Selected excerpt:
Rule 16(b)(4) provides that "[a] schedule may be modified only for good cause and with the judge's consent". My CMO set a deadline of January 3, 2021 for "motions to join other parties and to amend the pleadings" ([58], ¶5), which was the date that the parties had proposed. [54], ¶5. At the Rule 16 scheduling conference on November 20, 2020 [57], I reminded the parties that the CMO deadlines were to be taken seriously, and could be modified only for good cause. Accordingly, my CMO warned, in boldface type, that "No extension of the above deadlines will be granted except upon a motion, filed prior to the deadline, showing good cause for the extension. Absent truly exceptional circumstances, any motion for an extension shall be made at least one week prior to the deadline sought to be extended. The parties are reminded that 'a finding of 'good cause' depends on the diligence of the moving party'. Parker v. Columbia Pictures Industries. 204 F.3d 326, 340 (2d Cir. 2000)". Id. at 4.

By letter dated July 22, 2020, defendants notified plaintiff and the court that "Marriott is not a proper party to this action. Marriott has nothing whatsoever to do with this lawsuit or the underlying claims. Its only connection to the lawsuit lies in the fact that a separate subsidiary entity (The Sheraton, LLC) happens to be the franchisor of the Sheraton Niagara Falls". [32] at 5.

Although plaintiff argues that she "did not originally name The Sheraton, LLC as a defendant for lack of publicly available evidence identifying The Sheraton, LLC as her joint employer" (plaintiffs Memorandum of Law [66-1] at 8), she fails to explain why, in light of defendants' July 22, 2020 letter, she could not have conducted discovery relative to the potential involvement of The Sheraton, LLC in time to meet the January 3, 2021 deadline for a motion to amend. "Knowledge of facts which, to the mind of a man of ordinary prudence, beget inquiry, is actual notice, or, in other words, is the knowledge which a reasonable investigation would have revealed." Rankin v. City of Niagara Falls, 2012 WL 3886327, *4 (W.D.N.Y. 2012), adopted in relevant part. 293 F.R.D. 375 (W.D.N.Y. 2013), affd, 569 Fed.Appx. 25 (2d Cir. 2014). "The duty of inquiry having arisen, plaintiff is charged with whatever knowledge an inquiry would have revealed." TRW Inc. v. Andrews, 534 U.S. 19, 30 (2001).

Data records:
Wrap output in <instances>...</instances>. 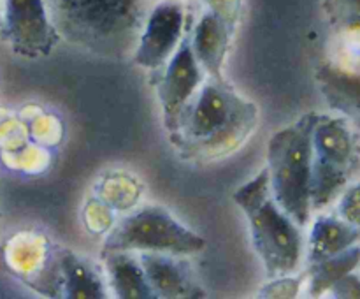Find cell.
I'll list each match as a JSON object with an SVG mask.
<instances>
[{"label": "cell", "instance_id": "1", "mask_svg": "<svg viewBox=\"0 0 360 299\" xmlns=\"http://www.w3.org/2000/svg\"><path fill=\"white\" fill-rule=\"evenodd\" d=\"M259 122V108L224 77H207L169 132L183 158L211 160L241 146Z\"/></svg>", "mask_w": 360, "mask_h": 299}, {"label": "cell", "instance_id": "2", "mask_svg": "<svg viewBox=\"0 0 360 299\" xmlns=\"http://www.w3.org/2000/svg\"><path fill=\"white\" fill-rule=\"evenodd\" d=\"M60 39L104 58L134 53L150 7L146 0H46Z\"/></svg>", "mask_w": 360, "mask_h": 299}, {"label": "cell", "instance_id": "3", "mask_svg": "<svg viewBox=\"0 0 360 299\" xmlns=\"http://www.w3.org/2000/svg\"><path fill=\"white\" fill-rule=\"evenodd\" d=\"M234 203L248 220L253 246L267 276L294 273L301 264L304 239L301 227L278 206L267 167L236 190Z\"/></svg>", "mask_w": 360, "mask_h": 299}, {"label": "cell", "instance_id": "4", "mask_svg": "<svg viewBox=\"0 0 360 299\" xmlns=\"http://www.w3.org/2000/svg\"><path fill=\"white\" fill-rule=\"evenodd\" d=\"M319 113H308L271 136L267 146L269 185L278 206L304 227L311 217L313 127Z\"/></svg>", "mask_w": 360, "mask_h": 299}, {"label": "cell", "instance_id": "5", "mask_svg": "<svg viewBox=\"0 0 360 299\" xmlns=\"http://www.w3.org/2000/svg\"><path fill=\"white\" fill-rule=\"evenodd\" d=\"M206 248V239L176 220L165 208L144 206L122 218L105 236L101 255L109 252H160L190 255Z\"/></svg>", "mask_w": 360, "mask_h": 299}, {"label": "cell", "instance_id": "6", "mask_svg": "<svg viewBox=\"0 0 360 299\" xmlns=\"http://www.w3.org/2000/svg\"><path fill=\"white\" fill-rule=\"evenodd\" d=\"M311 210H322L347 186L357 167V144L343 116L319 115L313 127Z\"/></svg>", "mask_w": 360, "mask_h": 299}, {"label": "cell", "instance_id": "7", "mask_svg": "<svg viewBox=\"0 0 360 299\" xmlns=\"http://www.w3.org/2000/svg\"><path fill=\"white\" fill-rule=\"evenodd\" d=\"M0 37L23 58H44L60 41L46 0H6Z\"/></svg>", "mask_w": 360, "mask_h": 299}, {"label": "cell", "instance_id": "8", "mask_svg": "<svg viewBox=\"0 0 360 299\" xmlns=\"http://www.w3.org/2000/svg\"><path fill=\"white\" fill-rule=\"evenodd\" d=\"M185 28V9L179 2L167 0L150 9L143 32L134 48L132 58L143 69L158 70L178 49Z\"/></svg>", "mask_w": 360, "mask_h": 299}, {"label": "cell", "instance_id": "9", "mask_svg": "<svg viewBox=\"0 0 360 299\" xmlns=\"http://www.w3.org/2000/svg\"><path fill=\"white\" fill-rule=\"evenodd\" d=\"M162 69L164 72L157 83V95L164 115V125L167 132H171L185 106L206 79V72L193 56L190 37L181 39L178 49Z\"/></svg>", "mask_w": 360, "mask_h": 299}, {"label": "cell", "instance_id": "10", "mask_svg": "<svg viewBox=\"0 0 360 299\" xmlns=\"http://www.w3.org/2000/svg\"><path fill=\"white\" fill-rule=\"evenodd\" d=\"M146 280L155 298H202L204 291L197 285L188 260L179 255L160 252H141Z\"/></svg>", "mask_w": 360, "mask_h": 299}, {"label": "cell", "instance_id": "11", "mask_svg": "<svg viewBox=\"0 0 360 299\" xmlns=\"http://www.w3.org/2000/svg\"><path fill=\"white\" fill-rule=\"evenodd\" d=\"M232 30L234 27H231L220 14L210 9L200 16L192 34L188 35L193 56L199 62L200 69L206 72V77H224L221 67L227 55Z\"/></svg>", "mask_w": 360, "mask_h": 299}, {"label": "cell", "instance_id": "12", "mask_svg": "<svg viewBox=\"0 0 360 299\" xmlns=\"http://www.w3.org/2000/svg\"><path fill=\"white\" fill-rule=\"evenodd\" d=\"M316 81L329 108L360 127V72L323 63L316 70Z\"/></svg>", "mask_w": 360, "mask_h": 299}, {"label": "cell", "instance_id": "13", "mask_svg": "<svg viewBox=\"0 0 360 299\" xmlns=\"http://www.w3.org/2000/svg\"><path fill=\"white\" fill-rule=\"evenodd\" d=\"M60 273V294L72 299L105 298V287L101 274L83 257L72 250H60L56 253Z\"/></svg>", "mask_w": 360, "mask_h": 299}, {"label": "cell", "instance_id": "14", "mask_svg": "<svg viewBox=\"0 0 360 299\" xmlns=\"http://www.w3.org/2000/svg\"><path fill=\"white\" fill-rule=\"evenodd\" d=\"M108 271L112 292L122 299L155 298L146 280L139 257L134 252H109L101 255Z\"/></svg>", "mask_w": 360, "mask_h": 299}, {"label": "cell", "instance_id": "15", "mask_svg": "<svg viewBox=\"0 0 360 299\" xmlns=\"http://www.w3.org/2000/svg\"><path fill=\"white\" fill-rule=\"evenodd\" d=\"M360 239V229L340 217L322 215L313 224L308 239V262L333 257L355 245Z\"/></svg>", "mask_w": 360, "mask_h": 299}, {"label": "cell", "instance_id": "16", "mask_svg": "<svg viewBox=\"0 0 360 299\" xmlns=\"http://www.w3.org/2000/svg\"><path fill=\"white\" fill-rule=\"evenodd\" d=\"M360 264V245L348 246L343 252L336 253L333 257L319 260V262L309 264V269L306 276L309 278V295L319 298V295L329 292V288L336 284L345 274L352 273Z\"/></svg>", "mask_w": 360, "mask_h": 299}, {"label": "cell", "instance_id": "17", "mask_svg": "<svg viewBox=\"0 0 360 299\" xmlns=\"http://www.w3.org/2000/svg\"><path fill=\"white\" fill-rule=\"evenodd\" d=\"M330 21L341 28H360V0H326Z\"/></svg>", "mask_w": 360, "mask_h": 299}, {"label": "cell", "instance_id": "18", "mask_svg": "<svg viewBox=\"0 0 360 299\" xmlns=\"http://www.w3.org/2000/svg\"><path fill=\"white\" fill-rule=\"evenodd\" d=\"M306 278V274L301 276H290V274H281V276L271 278L267 285L260 288V298H295L301 291V284Z\"/></svg>", "mask_w": 360, "mask_h": 299}, {"label": "cell", "instance_id": "19", "mask_svg": "<svg viewBox=\"0 0 360 299\" xmlns=\"http://www.w3.org/2000/svg\"><path fill=\"white\" fill-rule=\"evenodd\" d=\"M338 213L345 222L360 229V183H355L345 190L338 206Z\"/></svg>", "mask_w": 360, "mask_h": 299}, {"label": "cell", "instance_id": "20", "mask_svg": "<svg viewBox=\"0 0 360 299\" xmlns=\"http://www.w3.org/2000/svg\"><path fill=\"white\" fill-rule=\"evenodd\" d=\"M334 298H360V276L354 274V271L345 274L329 288Z\"/></svg>", "mask_w": 360, "mask_h": 299}, {"label": "cell", "instance_id": "21", "mask_svg": "<svg viewBox=\"0 0 360 299\" xmlns=\"http://www.w3.org/2000/svg\"><path fill=\"white\" fill-rule=\"evenodd\" d=\"M0 21H2V13H0Z\"/></svg>", "mask_w": 360, "mask_h": 299}]
</instances>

Directive A: In the court opinion on the amendment deadline, why does the plaintiff's explanation for not naming The Sheraton, LLC earlier fall short? Answer in one to three sentences.
Directive B: Extend the court opinion on the amendment deadline, beginning after its last sentence.

Reply A: The defendants' July 22, 2020 letter identified The Sheraton, LLC as the franchisor of the Sheraton Niagara Falls, and the plaintiff does not explain why she could not have conducted discovery into that entity's involvement before the January 3, 2021 deadline. Under the cases cited, knowledge that would lead a prudent person to inquire counts as actual notice, so she is charged with whatever an inquiry would have revealed.

Reply B:
As defendants point out, plaintiff "has known that the wrong party was named as a defendant (Marriot) in the case since at least July of 2020 and that the party with whom NFNY had a license at the property was The Sheraton, LLC (see Docket No. 32). This was, in fact, repeatedly conveyed ... both verbally and in other written court submissions and correspondence. With knowledge of that, [plaintiff] agreed to the CMO in November expressly specifying '[a]ll motions to join other parties and to amend the pleadings shall be filed by no later than January 3, 2021'. Despite having full knowledge of the identify of The Sheraton, LLC, [plaintiff] never added them as a party and allowed that date to lapse. Thus, it is hardly good cause to now want to amend the complaint to add them." [66-5] at 2.

In addition to adding The Sheraton, LLC as a defendant, plaintiff states that "through informal discovery exchanged leading up to mediation, [she] discovered evidence that Defendants have been paying their hourly, tipped employees below the statutory minimum wage rates set by New York law for extended periods of time over during the relevant limitations period" and that she "also discovered additional information supporting her already-existing claims and class allegations". Plaintiffs Memorandum of Law [66-1] at 12. She argues that "[a]llowing [her] and the Class members to pursue these bedrock and important causes of action will further the interests of justice". Id.

Again, plaintiff does not explain why she could not have discovered this additional information prior to the January 3, 2021 deadline for motions to amend. She claims that she "did not seek leave prior to mediation because the parties anticipated good faith settlement negotiations that could have resolved the entire case, and therefore would moot the need for such amendment". Plaintiffs Memorandum of Law [66-1] at 8. However, since Rule 23(e) requires court approval of a class action settlement, that expectation was speculative at best. "The possibility of settlement exists in virtually every civil case", and "does not provide an adequate basis for failing to comply with an unequivocal scheduling order of the Court". Arnold v. Krause, Inc., 233 F.R.D. 126, 130 (W.D.N.Y. 2005).

Moreover, "both the CMO and this court's Alternative Dispute Resolution ('ADR') Plan make clear that mediation does not furnish good cause for an extension of CMO deadlines." Rupp v. City of Buffalo. 328 F.R.D. 69, 70-71 (W.D.N.Y. 2018). See CMO [58], ¶ 18 ("the continuation of mediation sessions shall not delay or defer other dates set forth in this Case Management Order"); ADR Plan, §4.1(c) ("[t]he referral of a case to ADR does not delay or defer other dates established in the Scheduling Order").

Plaintiff suggests that since defendants have "consented to permit Plaintiff to amend to include the additional the minimum wage claim and factual detail, Defendants will suffer no prejudice from the amendment generally". Plaintiffs Memorandum of Law [66-1] at 14. Defendants dispute that assertion. See [66-5] at 3 ("our clients would be prejudiced by the extension"). In any event, "absent good cause, defendant's consent is irrelevant", Rupp, 328 F.R.D. at 71, and "[t]he existence or degree of prejudice to the party opposing modification ... is irrelevant to the moving party's exercise of diligence and does not show good cause". Shemendera v. First Niagara Bank N.A., 288 F.R.D. 251, 253 (W.D.N.Y. 2012).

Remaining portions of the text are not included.